Regulation of the Escherichia coli ydhY-T operon in the presence of alternative electron acceptors

The Escherichia coli K-12 ydhY-T operon, coding for a predicted oxidoreductase complex, is activated under anaerobic conditions and repressed in the presence of nitrate or nitrite. Anaerobic activation is mediated by the transcription factor FNR, and nitrate/nitrite repression is mediated by NarXL and NarQP. In vitro transcription reactions revealed that the DNA upstream of ydhY-T contains sufficient information for RNA polymerase alone to initiate transcription from five locations. FNR severely inhibited synthesis of two of these transcripts (located upstream of, and within, the FNR binding site) and activated the FNR-dependent promoter previously identified in vivo. Enhanced expression of ydhY-T in an hns mutant was consistent with the location of ydhY-T within a promoter island and the FNR-independent transcription observed in vitro.

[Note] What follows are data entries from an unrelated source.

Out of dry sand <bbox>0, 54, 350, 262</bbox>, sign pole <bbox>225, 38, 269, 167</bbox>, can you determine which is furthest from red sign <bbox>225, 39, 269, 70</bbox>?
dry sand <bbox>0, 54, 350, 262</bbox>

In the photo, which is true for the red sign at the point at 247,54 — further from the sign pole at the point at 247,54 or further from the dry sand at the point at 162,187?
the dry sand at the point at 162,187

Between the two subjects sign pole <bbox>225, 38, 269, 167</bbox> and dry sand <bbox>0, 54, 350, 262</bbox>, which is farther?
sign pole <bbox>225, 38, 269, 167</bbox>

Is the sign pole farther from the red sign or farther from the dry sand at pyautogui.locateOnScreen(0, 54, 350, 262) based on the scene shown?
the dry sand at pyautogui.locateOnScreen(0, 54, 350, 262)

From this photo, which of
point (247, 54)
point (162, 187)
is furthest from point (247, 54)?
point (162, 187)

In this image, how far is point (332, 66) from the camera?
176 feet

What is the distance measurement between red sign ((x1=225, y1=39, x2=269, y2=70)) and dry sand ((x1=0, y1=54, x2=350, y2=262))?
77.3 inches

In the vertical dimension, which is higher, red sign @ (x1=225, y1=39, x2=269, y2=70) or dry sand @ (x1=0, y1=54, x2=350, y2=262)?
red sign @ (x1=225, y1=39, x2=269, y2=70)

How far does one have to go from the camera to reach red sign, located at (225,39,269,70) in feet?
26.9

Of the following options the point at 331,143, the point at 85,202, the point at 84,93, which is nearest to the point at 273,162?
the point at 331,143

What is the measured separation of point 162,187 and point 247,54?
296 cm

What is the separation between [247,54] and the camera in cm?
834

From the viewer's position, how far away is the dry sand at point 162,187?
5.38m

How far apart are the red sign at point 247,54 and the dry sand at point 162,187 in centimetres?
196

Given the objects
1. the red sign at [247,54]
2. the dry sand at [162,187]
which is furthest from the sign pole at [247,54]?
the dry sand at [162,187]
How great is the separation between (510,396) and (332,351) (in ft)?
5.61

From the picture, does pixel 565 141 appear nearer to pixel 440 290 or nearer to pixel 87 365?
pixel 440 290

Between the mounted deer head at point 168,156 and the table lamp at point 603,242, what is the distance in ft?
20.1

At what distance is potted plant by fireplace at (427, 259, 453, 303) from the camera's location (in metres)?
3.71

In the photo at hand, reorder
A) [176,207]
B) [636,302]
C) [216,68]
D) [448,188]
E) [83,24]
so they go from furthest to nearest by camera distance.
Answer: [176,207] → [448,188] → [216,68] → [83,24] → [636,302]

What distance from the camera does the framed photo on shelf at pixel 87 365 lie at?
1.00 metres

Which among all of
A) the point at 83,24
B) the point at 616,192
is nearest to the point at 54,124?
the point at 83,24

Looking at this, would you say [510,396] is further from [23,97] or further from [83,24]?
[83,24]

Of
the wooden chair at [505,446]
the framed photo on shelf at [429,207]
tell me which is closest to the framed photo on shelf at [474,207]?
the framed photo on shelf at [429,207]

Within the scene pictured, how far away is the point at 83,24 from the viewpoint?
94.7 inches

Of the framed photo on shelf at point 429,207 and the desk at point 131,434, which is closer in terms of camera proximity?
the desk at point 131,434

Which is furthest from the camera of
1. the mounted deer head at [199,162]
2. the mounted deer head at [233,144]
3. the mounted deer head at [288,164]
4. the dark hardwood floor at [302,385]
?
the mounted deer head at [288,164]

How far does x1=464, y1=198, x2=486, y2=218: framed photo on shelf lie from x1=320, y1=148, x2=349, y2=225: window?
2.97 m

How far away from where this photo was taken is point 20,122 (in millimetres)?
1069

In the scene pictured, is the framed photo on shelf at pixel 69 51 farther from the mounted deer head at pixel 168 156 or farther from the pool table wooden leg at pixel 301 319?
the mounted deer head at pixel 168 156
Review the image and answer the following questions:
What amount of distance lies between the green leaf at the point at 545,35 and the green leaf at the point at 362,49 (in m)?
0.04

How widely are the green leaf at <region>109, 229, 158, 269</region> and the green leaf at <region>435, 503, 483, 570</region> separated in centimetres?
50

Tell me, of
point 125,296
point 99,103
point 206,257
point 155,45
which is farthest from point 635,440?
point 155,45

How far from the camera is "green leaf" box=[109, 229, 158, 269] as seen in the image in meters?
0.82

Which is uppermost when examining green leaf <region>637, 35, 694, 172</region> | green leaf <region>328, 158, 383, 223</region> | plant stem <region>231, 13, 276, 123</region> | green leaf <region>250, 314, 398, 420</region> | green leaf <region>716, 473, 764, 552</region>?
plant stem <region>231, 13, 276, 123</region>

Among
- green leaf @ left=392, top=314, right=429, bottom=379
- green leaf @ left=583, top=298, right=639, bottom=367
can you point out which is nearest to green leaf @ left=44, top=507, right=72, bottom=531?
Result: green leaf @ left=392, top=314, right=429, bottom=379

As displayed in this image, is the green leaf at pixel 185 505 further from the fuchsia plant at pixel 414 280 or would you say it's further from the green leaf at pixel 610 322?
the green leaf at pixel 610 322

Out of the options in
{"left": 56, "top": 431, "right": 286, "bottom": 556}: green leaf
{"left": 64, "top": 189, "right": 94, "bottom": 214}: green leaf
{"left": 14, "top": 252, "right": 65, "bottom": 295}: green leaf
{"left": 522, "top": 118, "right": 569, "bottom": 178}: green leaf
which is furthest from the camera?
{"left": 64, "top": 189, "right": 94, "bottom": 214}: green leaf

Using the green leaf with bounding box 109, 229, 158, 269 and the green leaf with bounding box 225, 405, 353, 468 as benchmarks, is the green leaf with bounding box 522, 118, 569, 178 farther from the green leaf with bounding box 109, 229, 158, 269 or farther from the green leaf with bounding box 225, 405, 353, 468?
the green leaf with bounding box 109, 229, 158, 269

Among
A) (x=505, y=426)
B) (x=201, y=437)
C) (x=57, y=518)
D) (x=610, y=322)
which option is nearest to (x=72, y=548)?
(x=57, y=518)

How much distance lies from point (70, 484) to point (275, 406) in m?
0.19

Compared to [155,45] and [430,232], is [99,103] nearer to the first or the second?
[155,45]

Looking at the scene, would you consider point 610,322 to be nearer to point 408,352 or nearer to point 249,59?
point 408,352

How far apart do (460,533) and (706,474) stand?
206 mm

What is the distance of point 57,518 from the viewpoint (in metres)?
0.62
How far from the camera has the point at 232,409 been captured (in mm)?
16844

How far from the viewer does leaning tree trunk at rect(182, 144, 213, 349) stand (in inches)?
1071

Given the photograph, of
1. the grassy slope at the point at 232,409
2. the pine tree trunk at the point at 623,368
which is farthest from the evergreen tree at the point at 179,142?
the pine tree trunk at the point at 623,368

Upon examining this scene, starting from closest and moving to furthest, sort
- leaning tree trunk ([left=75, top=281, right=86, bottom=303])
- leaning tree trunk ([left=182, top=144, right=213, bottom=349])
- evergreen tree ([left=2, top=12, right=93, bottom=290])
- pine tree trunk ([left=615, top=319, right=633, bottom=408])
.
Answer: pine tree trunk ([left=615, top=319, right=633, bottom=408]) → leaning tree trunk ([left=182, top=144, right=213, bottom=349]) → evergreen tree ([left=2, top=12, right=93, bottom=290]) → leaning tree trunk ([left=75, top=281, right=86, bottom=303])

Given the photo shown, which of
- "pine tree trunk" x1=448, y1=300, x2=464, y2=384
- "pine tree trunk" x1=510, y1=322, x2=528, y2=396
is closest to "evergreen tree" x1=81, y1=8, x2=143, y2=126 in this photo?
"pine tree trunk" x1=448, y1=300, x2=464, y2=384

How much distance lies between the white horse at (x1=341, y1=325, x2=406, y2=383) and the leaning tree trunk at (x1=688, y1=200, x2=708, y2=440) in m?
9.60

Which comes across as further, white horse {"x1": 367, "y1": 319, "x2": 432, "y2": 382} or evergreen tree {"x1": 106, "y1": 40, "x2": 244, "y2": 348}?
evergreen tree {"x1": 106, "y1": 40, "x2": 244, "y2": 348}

FNR-dependent transcription in vitro was decreased in the presence of NarL~P. DNaseI footprinting indicated that FNR and NarL~P simultaneously bound at the ydhY-T promoter region and that NarL~P-mediated repression was due to occupation of the 7-2-7 site located downstream of the FNR-dependent promoter. Expression of ydhY-T during the anaerobic growth cycle was repressed when nitrate was present but less so in the presence of nitrite. In vivo transcription measurements indicated that the alternative electron acceptors, DMSO and fumarate, could also lower ydhY-T expression, whereas trimethylamine-N-oxide (TMAO) permitted high expression. Therefore, expression of ydhY-T is subject to complex regulation in response to electron acceptor availability that involves at least three transcription factors, FNR (anaerobic activation), NarL~P (nitrate repression) and H-NS (repression in the absence of an antagonist; e.g. FNR).